Pensions - Articles - Insurance & pensions in China and India offer huge potential


 ‘Insurance companies and pension funds as institutional investors: global investment patterns’, authored by Trusted Sources, a leading emerging markets research specialist, examines the role that pension funds and insurance companies have played in increasing liquidity in established capital markets, by introducing long-term and stable funds. It goes on to suggest that liberalisation of investment mandates for insurers and pension funds could prove similarly beneficial in the high-growth Chinese and Indian markets, increasing both depth and liquidity in their capital markets.
 
 The report can be downloaded from www.cityoflondon.gov.uk/researchpublications.
 
 In China, the role of both insurance companies and pension funds in the stock market is very small – each holds only around 2% of issued shares. Recommendations flagged up by the report include: increased competition amongst insurance companies; tax incentives for Unit Linked Insurance Products; introducing effective dividend pay-out rules for listed companies; encouraging the development of expertise of fund managers in insurance companies and the relaxation of qualification rules for private companies allowed to issue bonds.
 
 In India, the pension and insurance sectors are still relatively underdeveloped, with assets at 7% and 16% of GDP respectively.
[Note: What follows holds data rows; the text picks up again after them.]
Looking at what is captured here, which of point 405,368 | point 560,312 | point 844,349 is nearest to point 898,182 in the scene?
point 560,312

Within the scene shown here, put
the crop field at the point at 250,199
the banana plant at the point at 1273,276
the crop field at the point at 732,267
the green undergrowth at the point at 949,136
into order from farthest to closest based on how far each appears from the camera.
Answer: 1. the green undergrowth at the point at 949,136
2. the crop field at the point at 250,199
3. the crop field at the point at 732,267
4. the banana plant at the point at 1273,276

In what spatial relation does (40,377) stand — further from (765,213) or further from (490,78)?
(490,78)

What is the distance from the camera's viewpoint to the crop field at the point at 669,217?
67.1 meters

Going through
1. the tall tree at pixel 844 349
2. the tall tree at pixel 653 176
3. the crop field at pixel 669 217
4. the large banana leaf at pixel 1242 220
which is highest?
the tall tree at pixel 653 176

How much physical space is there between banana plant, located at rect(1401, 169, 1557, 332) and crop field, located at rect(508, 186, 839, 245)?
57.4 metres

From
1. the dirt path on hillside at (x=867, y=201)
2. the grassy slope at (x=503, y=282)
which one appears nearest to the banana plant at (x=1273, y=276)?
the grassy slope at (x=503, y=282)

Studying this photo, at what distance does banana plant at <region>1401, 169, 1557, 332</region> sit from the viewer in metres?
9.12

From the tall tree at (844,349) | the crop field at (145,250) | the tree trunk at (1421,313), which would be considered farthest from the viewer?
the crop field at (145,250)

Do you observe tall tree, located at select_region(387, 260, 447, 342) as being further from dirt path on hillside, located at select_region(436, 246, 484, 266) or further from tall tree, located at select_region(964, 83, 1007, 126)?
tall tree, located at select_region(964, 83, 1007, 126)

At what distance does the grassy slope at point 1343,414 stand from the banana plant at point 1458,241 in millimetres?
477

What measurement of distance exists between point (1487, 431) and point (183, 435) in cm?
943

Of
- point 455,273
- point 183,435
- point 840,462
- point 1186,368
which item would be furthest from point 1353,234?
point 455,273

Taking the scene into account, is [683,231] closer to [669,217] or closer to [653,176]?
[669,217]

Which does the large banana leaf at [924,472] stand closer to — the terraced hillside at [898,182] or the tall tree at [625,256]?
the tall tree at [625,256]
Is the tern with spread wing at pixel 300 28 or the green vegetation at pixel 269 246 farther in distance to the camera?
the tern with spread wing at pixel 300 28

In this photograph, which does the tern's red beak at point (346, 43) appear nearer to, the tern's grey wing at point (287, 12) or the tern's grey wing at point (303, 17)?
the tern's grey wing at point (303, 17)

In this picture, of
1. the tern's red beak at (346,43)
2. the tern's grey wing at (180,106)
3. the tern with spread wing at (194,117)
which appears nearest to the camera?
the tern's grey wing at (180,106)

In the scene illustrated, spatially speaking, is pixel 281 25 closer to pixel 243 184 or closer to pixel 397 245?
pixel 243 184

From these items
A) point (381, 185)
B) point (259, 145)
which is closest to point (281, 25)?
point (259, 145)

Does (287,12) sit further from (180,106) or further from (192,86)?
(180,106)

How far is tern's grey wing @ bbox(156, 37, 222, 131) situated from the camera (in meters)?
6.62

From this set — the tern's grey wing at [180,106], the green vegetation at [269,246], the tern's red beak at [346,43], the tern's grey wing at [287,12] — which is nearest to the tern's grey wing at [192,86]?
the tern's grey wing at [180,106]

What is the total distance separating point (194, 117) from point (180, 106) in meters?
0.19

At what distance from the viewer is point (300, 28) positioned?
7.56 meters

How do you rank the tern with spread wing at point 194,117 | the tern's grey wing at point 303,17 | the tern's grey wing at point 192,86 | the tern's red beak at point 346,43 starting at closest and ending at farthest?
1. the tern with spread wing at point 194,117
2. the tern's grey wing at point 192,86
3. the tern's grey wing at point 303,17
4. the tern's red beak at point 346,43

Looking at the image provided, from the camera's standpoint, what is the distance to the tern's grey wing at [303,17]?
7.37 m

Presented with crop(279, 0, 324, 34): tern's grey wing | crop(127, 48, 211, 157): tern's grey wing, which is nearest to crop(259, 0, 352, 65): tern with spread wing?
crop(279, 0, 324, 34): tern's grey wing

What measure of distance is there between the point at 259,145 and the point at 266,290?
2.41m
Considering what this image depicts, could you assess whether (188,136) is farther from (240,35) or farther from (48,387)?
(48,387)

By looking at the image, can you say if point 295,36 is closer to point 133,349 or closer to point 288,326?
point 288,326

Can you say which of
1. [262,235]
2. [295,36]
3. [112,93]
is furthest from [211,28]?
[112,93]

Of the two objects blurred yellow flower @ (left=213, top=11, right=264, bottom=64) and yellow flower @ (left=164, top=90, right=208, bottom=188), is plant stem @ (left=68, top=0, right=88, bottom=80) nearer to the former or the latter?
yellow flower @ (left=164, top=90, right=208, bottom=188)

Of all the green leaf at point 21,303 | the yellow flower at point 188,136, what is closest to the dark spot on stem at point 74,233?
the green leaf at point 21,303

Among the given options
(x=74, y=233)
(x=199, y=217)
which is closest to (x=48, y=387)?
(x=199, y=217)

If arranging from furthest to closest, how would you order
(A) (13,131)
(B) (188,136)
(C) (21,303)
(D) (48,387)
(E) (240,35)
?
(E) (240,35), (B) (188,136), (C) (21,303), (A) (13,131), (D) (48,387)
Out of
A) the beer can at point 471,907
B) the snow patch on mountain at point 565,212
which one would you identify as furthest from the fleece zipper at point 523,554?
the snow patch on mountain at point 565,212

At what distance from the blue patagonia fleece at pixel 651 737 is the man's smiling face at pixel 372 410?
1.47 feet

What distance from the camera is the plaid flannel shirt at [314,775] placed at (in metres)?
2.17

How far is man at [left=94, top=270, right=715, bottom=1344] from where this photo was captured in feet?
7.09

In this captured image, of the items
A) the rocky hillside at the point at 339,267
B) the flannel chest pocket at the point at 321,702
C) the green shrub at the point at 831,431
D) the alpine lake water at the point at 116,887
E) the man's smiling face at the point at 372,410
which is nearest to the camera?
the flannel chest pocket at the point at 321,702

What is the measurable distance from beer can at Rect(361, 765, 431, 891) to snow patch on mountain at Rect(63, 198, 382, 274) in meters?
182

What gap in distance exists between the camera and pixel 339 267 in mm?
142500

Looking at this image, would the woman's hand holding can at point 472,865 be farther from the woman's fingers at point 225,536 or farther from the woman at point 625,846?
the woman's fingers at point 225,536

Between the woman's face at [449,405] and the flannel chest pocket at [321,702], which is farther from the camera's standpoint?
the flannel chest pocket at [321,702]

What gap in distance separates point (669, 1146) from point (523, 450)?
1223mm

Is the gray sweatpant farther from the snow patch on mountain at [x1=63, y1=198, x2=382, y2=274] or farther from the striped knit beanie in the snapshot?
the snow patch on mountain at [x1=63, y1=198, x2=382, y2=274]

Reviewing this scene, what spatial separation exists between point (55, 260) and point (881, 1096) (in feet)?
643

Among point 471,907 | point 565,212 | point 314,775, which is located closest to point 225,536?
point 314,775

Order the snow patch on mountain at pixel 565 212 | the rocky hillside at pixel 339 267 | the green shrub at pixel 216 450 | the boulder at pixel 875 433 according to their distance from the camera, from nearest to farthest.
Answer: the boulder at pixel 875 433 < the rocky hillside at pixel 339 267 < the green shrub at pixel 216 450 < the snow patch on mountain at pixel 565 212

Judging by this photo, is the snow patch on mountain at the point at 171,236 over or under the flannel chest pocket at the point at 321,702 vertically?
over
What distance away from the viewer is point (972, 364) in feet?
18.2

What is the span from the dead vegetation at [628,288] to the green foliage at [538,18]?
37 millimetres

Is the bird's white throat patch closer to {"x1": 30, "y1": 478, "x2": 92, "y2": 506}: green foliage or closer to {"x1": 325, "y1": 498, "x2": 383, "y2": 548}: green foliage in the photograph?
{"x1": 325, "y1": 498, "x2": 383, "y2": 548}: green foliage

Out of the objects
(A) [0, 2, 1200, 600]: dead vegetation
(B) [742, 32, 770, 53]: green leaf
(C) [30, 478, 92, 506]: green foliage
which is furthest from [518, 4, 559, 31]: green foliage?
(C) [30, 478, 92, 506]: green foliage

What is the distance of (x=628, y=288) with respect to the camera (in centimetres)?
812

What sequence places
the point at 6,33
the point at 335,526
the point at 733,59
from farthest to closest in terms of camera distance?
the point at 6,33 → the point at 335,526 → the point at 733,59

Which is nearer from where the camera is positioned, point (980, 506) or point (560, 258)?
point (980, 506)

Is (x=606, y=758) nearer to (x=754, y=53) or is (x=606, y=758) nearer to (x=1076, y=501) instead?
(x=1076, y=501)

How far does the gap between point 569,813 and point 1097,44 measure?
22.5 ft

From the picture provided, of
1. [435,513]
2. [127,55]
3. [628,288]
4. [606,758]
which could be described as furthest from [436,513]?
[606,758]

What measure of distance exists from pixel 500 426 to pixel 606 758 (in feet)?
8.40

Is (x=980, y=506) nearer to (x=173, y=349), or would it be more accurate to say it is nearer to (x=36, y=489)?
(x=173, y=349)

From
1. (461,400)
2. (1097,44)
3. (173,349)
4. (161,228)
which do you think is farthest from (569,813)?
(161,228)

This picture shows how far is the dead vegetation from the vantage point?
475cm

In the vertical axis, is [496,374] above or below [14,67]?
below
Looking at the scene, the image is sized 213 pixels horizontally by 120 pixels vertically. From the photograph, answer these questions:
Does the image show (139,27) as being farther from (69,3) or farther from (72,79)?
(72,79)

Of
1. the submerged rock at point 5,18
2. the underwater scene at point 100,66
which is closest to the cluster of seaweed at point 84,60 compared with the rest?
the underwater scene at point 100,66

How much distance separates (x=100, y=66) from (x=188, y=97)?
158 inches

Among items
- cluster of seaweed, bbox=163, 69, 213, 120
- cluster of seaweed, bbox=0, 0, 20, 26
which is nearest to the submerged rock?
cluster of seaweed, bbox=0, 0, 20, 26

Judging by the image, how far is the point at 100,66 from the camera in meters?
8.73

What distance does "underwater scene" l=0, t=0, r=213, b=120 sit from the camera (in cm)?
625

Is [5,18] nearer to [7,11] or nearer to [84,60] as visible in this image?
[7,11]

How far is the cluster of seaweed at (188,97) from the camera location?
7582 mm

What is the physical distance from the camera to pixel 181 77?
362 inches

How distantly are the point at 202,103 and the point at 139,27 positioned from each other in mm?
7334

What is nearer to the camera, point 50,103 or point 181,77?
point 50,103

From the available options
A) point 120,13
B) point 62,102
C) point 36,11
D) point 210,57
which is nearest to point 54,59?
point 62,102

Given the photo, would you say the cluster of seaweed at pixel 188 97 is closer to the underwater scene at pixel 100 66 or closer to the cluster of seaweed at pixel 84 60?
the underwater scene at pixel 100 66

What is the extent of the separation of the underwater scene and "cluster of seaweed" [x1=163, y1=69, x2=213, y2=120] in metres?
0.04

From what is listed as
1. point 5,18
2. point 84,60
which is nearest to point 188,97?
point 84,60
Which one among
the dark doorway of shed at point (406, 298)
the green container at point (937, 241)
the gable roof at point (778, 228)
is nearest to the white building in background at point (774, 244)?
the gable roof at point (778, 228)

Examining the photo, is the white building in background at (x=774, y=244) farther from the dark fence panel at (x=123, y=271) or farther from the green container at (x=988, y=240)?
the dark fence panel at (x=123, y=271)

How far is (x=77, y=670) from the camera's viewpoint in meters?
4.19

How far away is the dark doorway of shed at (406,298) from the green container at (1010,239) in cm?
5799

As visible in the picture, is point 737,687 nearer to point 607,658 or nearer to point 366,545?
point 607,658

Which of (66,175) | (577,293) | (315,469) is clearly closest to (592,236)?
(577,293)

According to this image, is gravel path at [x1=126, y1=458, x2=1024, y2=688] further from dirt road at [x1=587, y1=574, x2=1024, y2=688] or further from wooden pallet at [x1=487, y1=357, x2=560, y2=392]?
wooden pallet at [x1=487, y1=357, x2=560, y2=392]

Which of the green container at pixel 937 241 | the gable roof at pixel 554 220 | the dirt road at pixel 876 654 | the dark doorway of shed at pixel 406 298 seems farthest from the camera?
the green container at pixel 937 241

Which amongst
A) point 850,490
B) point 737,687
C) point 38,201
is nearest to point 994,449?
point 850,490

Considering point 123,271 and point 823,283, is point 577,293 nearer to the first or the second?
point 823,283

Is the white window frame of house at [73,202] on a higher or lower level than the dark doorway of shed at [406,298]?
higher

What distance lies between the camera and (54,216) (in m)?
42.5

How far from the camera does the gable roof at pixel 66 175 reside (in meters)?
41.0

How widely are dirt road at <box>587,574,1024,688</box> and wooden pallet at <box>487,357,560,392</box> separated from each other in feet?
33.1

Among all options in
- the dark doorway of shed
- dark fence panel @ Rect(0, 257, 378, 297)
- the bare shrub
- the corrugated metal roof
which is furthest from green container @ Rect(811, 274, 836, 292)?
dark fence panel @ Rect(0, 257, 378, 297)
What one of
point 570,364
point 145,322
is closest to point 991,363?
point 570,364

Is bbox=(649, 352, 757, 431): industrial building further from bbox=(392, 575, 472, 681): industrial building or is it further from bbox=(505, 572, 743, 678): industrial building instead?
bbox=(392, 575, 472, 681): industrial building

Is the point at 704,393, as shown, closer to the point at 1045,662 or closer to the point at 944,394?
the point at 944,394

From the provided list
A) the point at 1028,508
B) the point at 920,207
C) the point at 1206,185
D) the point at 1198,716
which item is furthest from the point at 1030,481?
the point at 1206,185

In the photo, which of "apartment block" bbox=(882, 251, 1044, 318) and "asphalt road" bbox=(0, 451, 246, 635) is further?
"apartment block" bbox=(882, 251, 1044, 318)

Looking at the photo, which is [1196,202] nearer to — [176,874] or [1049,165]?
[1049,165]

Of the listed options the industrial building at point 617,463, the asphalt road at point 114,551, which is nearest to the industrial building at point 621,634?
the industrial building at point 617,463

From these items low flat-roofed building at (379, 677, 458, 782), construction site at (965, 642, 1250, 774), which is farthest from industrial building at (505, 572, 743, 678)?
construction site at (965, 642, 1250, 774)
The report identifies measures which could facilitate rapid development of these markets including: lifting restrictions on equity investments; allowing investments in lower-rated corporate debt and derivatives; allowing the Employees’ Provident Fund Organisation to invest in equities; removing tax and regulatory constraints and increasing incentives to buy corporate bonds.
 
 Stuart Fraser, Policy Chairman at the City of London Corporation, said: “The City of London’s position as a global financial centre makes it a natural partner for growing economies such as China and India. The experience of London shows the valuable role that robust capital markets can play in supporting a sophisticated and liquid market which is attractive to both international investors and companies wishing to raise money.
 
 “Capital markets play a vital role in raising debt and equity capital for businesses, offering alternatives to bank financing and channelling funds from savers into the financial sector. This report finds that greater depth and liquidity in domestic capital markets is needed in both China and India to support the effective growth of their companies.
 
 “Indeed, liberalisation of the insurance and pensions markets will result in a greater provision of capital to both countries’ businesses for their domestic and international expansion.”